> _DO THIS_: Write out the rows word for word, from the start of the rows up to and including the line with "1.50 meters". Leave the pictures out.

> _DATA SHOWN_:

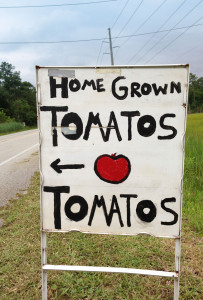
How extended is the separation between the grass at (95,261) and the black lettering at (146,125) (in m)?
1.25

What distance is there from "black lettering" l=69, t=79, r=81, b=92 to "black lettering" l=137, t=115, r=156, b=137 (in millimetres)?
435

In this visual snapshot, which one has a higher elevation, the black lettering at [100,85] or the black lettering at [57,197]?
the black lettering at [100,85]

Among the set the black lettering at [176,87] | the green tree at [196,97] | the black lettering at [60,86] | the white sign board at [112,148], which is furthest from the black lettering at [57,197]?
the green tree at [196,97]

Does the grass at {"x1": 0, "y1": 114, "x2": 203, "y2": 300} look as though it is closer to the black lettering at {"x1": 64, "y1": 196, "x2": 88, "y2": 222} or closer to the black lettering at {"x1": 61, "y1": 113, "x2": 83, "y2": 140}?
the black lettering at {"x1": 64, "y1": 196, "x2": 88, "y2": 222}

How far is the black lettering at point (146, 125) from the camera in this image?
1.50 meters

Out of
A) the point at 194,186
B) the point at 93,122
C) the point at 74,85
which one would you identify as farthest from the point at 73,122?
the point at 194,186

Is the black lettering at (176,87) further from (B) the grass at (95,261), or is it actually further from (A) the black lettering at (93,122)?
(B) the grass at (95,261)

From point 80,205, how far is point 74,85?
0.77 m

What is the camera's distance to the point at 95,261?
7.34 ft

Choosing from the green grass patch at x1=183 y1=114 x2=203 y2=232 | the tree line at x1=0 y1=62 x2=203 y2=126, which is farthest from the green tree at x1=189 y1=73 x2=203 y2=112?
the green grass patch at x1=183 y1=114 x2=203 y2=232

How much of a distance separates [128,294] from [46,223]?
2.88 feet

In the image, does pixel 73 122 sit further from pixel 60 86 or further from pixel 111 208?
pixel 111 208

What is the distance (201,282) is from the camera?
196 centimetres

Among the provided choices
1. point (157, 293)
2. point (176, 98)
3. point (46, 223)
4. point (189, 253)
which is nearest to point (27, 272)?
point (46, 223)
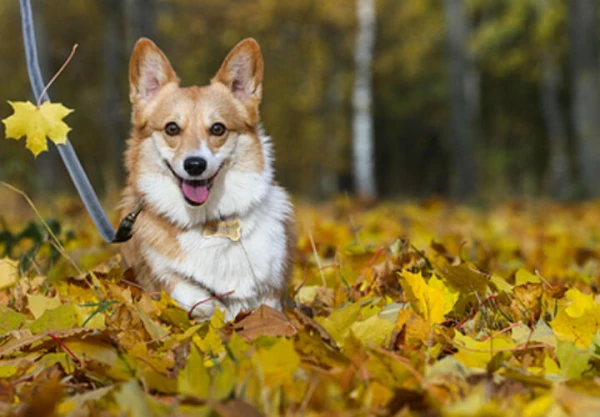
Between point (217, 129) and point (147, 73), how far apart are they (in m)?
0.35

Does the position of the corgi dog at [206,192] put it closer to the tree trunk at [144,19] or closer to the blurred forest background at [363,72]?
the tree trunk at [144,19]

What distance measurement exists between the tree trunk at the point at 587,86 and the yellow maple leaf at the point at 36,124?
9536mm

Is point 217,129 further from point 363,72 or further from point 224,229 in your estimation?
point 363,72

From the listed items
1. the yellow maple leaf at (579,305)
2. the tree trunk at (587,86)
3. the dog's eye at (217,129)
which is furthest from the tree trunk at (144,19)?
the yellow maple leaf at (579,305)

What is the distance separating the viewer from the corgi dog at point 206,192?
7.64ft

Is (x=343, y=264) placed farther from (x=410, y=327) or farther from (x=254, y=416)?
(x=254, y=416)

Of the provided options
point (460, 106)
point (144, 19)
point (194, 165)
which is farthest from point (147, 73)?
point (460, 106)

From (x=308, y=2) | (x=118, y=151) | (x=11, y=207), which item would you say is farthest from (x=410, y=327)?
(x=308, y=2)

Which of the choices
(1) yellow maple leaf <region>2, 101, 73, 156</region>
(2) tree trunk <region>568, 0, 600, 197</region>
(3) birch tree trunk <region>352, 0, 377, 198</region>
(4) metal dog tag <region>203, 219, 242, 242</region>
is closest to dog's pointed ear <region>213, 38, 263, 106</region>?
(4) metal dog tag <region>203, 219, 242, 242</region>

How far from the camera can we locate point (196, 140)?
2498 millimetres

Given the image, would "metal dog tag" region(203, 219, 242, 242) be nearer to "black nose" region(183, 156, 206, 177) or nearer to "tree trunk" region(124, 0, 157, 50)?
"black nose" region(183, 156, 206, 177)

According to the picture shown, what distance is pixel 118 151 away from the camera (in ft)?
38.9

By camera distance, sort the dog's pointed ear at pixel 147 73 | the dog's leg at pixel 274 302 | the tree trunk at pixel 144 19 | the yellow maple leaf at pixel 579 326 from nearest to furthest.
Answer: the yellow maple leaf at pixel 579 326 → the dog's leg at pixel 274 302 → the dog's pointed ear at pixel 147 73 → the tree trunk at pixel 144 19

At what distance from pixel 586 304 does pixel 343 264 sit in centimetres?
110
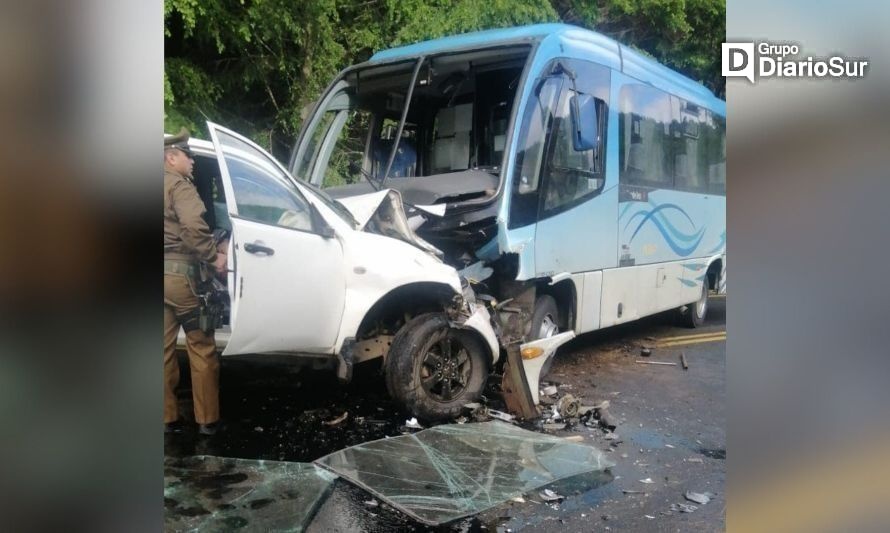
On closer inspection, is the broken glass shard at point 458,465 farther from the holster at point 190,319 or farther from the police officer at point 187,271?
the holster at point 190,319

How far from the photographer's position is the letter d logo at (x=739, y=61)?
8.13 feet

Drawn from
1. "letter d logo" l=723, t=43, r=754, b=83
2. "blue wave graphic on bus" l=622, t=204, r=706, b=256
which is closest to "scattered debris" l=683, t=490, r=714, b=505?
"blue wave graphic on bus" l=622, t=204, r=706, b=256

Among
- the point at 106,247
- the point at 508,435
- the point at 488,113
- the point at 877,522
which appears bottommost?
the point at 877,522

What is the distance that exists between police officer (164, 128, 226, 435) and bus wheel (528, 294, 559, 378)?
1.24 metres

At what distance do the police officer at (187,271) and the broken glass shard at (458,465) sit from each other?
51cm

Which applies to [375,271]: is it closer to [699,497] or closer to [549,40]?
[549,40]

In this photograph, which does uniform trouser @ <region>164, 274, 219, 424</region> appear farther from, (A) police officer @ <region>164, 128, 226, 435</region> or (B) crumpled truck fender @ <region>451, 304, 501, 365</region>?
(B) crumpled truck fender @ <region>451, 304, 501, 365</region>

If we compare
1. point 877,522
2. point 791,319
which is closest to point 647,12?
point 791,319

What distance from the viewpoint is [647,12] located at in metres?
2.45

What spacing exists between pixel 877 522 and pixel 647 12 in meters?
2.33

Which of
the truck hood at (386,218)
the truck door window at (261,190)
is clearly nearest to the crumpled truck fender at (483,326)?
the truck hood at (386,218)

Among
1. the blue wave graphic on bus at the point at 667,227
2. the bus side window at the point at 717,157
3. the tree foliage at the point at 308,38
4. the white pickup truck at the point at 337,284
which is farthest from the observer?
the blue wave graphic on bus at the point at 667,227

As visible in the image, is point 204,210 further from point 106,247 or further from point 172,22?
point 172,22

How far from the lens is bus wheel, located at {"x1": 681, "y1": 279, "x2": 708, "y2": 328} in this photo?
8.27 ft
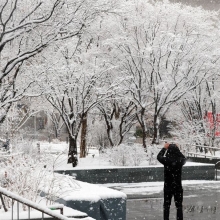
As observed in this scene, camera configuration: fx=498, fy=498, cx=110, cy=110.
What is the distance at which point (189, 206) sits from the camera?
13.8 metres

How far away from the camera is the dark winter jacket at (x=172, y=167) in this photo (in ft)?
34.1

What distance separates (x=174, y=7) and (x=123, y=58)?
430cm

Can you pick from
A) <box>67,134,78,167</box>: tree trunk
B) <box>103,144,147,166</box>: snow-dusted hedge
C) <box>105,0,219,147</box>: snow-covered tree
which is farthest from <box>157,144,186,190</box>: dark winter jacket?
<box>105,0,219,147</box>: snow-covered tree

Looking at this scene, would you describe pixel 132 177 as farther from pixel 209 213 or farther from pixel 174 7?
pixel 174 7

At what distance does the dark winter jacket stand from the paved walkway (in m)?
1.73

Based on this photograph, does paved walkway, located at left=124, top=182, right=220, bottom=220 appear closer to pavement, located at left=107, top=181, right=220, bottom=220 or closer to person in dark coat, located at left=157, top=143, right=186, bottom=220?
pavement, located at left=107, top=181, right=220, bottom=220

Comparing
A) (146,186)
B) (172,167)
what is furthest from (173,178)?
(146,186)

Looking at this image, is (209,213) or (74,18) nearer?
(209,213)

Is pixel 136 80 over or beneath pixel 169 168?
over

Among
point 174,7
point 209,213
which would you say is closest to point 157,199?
point 209,213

> _COMPLETE OUTPUT_:
How extended is the separation between the grass at (95,261) and the black lettering at (146,125) (in m)?
1.25

What distance is there from "black lettering" l=69, t=79, r=81, b=92 to "black lettering" l=137, t=115, r=156, b=137 (in millimetres)?
435

In this visual snapshot, which one has a higher elevation, the black lettering at [100,85] or the black lettering at [57,197]?
the black lettering at [100,85]

Among the set the black lettering at [176,87] | the green tree at [196,97] | the black lettering at [60,86] | the white sign board at [112,148], which is furthest from the black lettering at [57,197]?
the green tree at [196,97]

Does the grass at {"x1": 0, "y1": 114, "x2": 203, "y2": 300} look as though it is closer to the black lettering at {"x1": 64, "y1": 196, "x2": 88, "y2": 222} or closer to the black lettering at {"x1": 61, "y1": 113, "x2": 83, "y2": 140}?
the black lettering at {"x1": 64, "y1": 196, "x2": 88, "y2": 222}

How far is the black lettering at point (146, 125) from the camera in this image?
1.50 meters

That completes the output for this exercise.